**Your assignment**
Find the line containing "class: Mammalia" in the data below, then output that line and each one after it exactly, with nothing else.

Dataset entries:
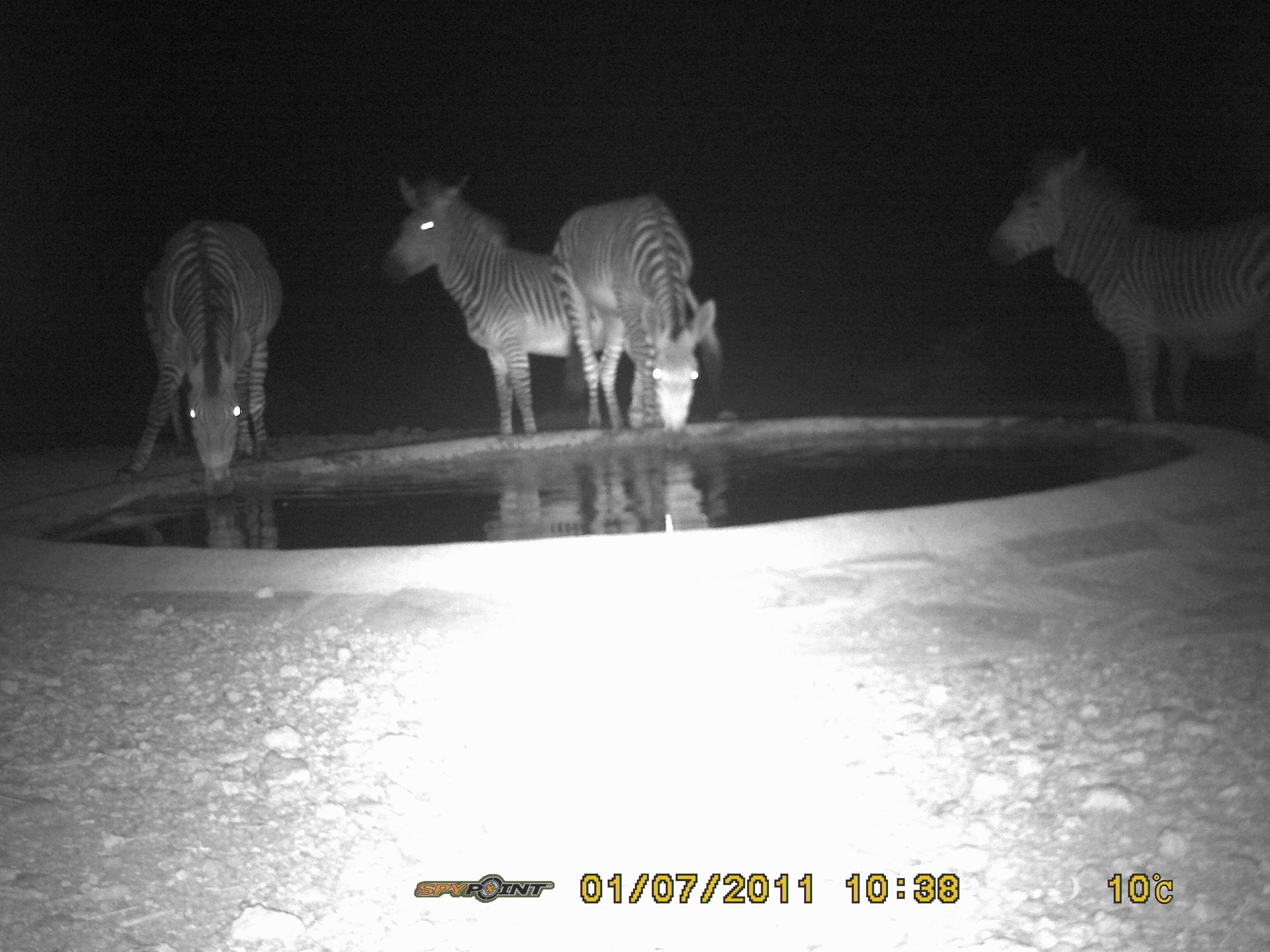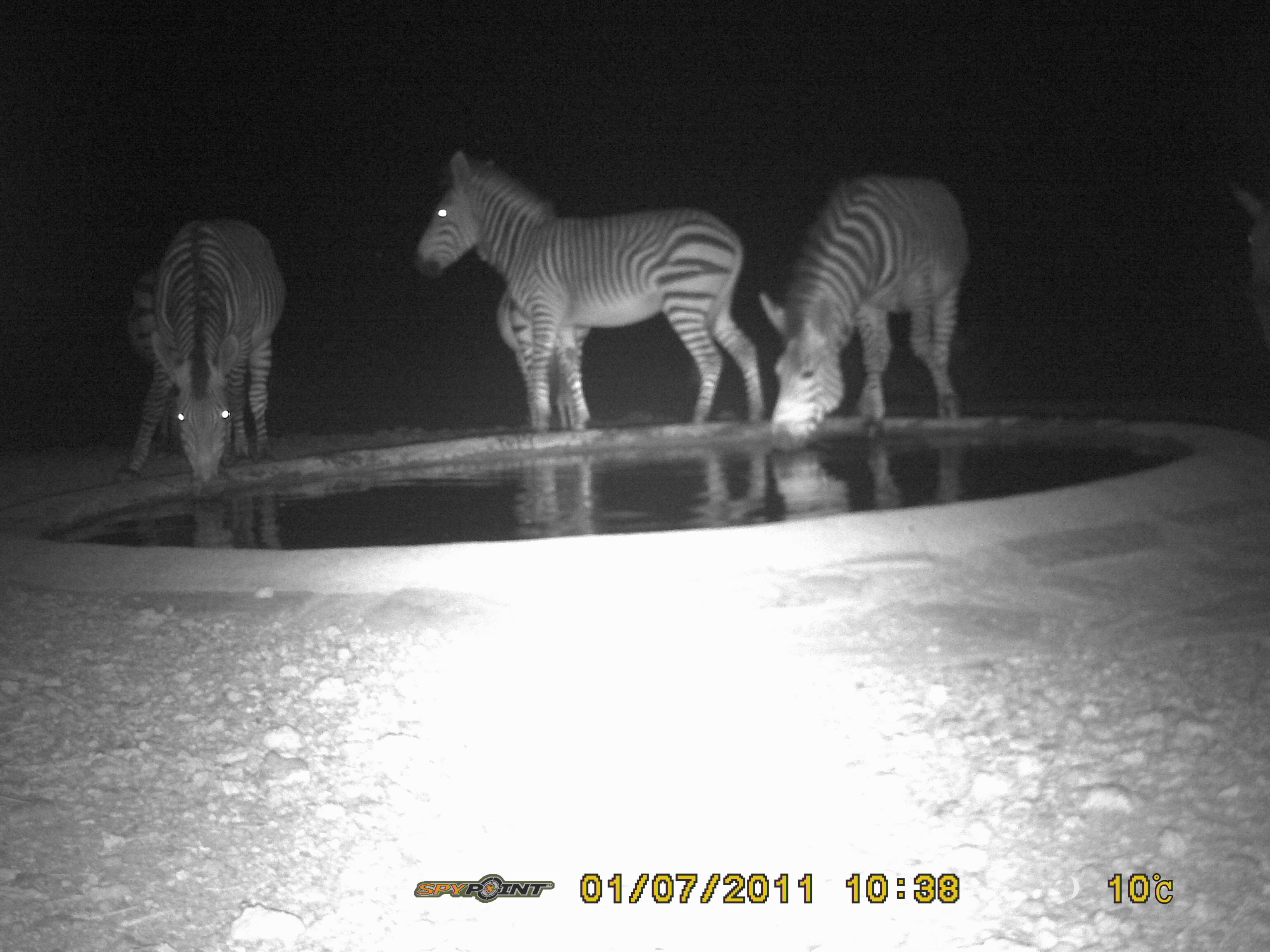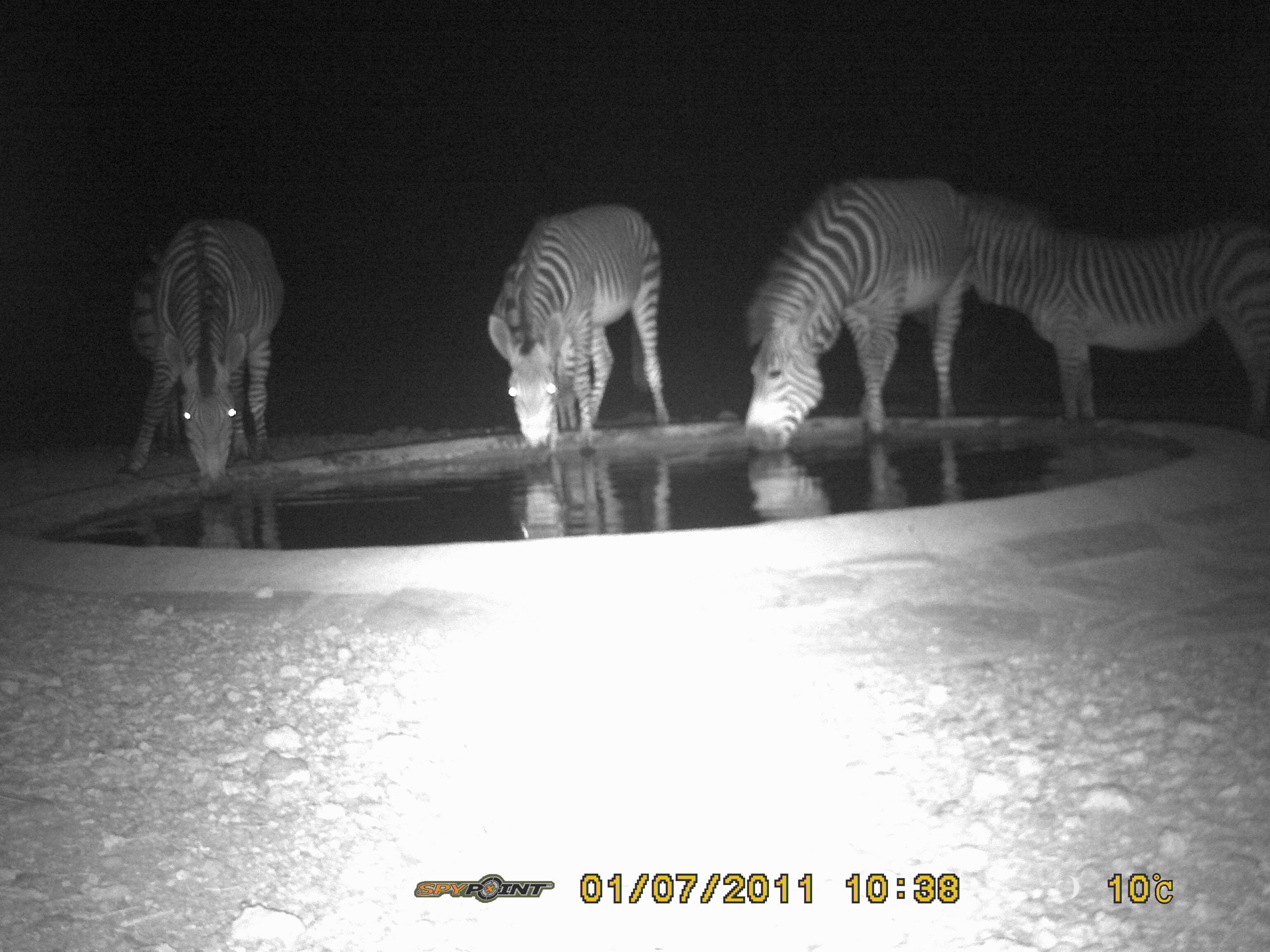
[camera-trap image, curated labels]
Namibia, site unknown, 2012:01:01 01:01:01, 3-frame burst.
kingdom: Animalia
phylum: Chordata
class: Mammalia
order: Perissodactyla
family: Equidae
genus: Equus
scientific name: Equus zebra hartmannae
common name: hartmann's mountain zebra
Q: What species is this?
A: Equus zebra hartmannae (hartmann's mountain zebra).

**Response for this exercise**
class: Mammalia
order: Perissodactyla
family: Equidae
genus: Equus
scientific name: Equus zebra hartmannae
common name: hartmann's mountain zebra
Q: What species is this?
A: Equus zebra hartmannae (hartmann's mountain zebra).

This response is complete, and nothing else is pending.